Measuring 8'4" long and 5'lO 1/2" wide, it has a very tall headboard, 93 1/4" high, featuring an oval center panel surmounted by an open, carved grapevine cresting on which are perched two exotic birds. A similar motif, with only one bird, is carved on the face of the much lower, arched footboard. Grape clusters, like those atop the pointed headboard stiles, are carved on the face of the rounded footposts.

An invoice dated May 29, 1861, from Wm H. Carryl and Bro., a Philadelphia retailer, includes, among other purchases for the White House, "1 Rosewood Bedstead" as part of a 10-piece suite of furniture costing $800. Also on this invoice was "1 Rich Rosewood Centre Table" which is believed to be an extant table similarly carved with grapevines and exotic birds.

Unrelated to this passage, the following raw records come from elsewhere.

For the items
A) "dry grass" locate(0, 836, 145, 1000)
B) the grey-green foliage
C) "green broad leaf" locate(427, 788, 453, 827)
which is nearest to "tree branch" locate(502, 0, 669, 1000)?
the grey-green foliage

An 1862 newspaper article quite fully describes this bed in its guest room setting:

The guests' room, now known as the Prince of Wales' room since that youth occupied it [Albert Edward, Prince of Wales, later King Edward VII, was received at the White House on October 4, 1860], has been thoroughly ornamented and refurnished... The principal feature of the room is the bed. It is eight feet wide and nine feet long, of solid rosewood. The sides are cushioned and covered with purple figured satin. The head board is a piece of rich carved work, rising eight feet above the bed, and having an oval top. Twenty feet above the floor, overspreading the whole, is a magnificent canopy, from the upper carved work of which the drapery hangs in elegant folds, being in the form of a crown, the front ornament upon which is the American shield with the Stars and Stripes carved thereon." (Daily Alta California, San Francisco, May 12, 1862).

Although the canopy with its patriotic shield ornamentation was certainly a special commission, it is unlikely that the bedstead itself was. Many examples of very similar beds are known to exist, some bearing makers' marks. This bed, however, is not marked in any way to indicate its manufacturer.

The bed was used in various Second Floor bedrooms, including those of President and Mrs. Theodore Roosevelt, President Woodrow Wilson, and Grace Coolidge. In 1945, it was placed by President Truman in the room which had been Abraham Lincoln's office and cabinet room, which was then renamed the Lincoln Bedroom.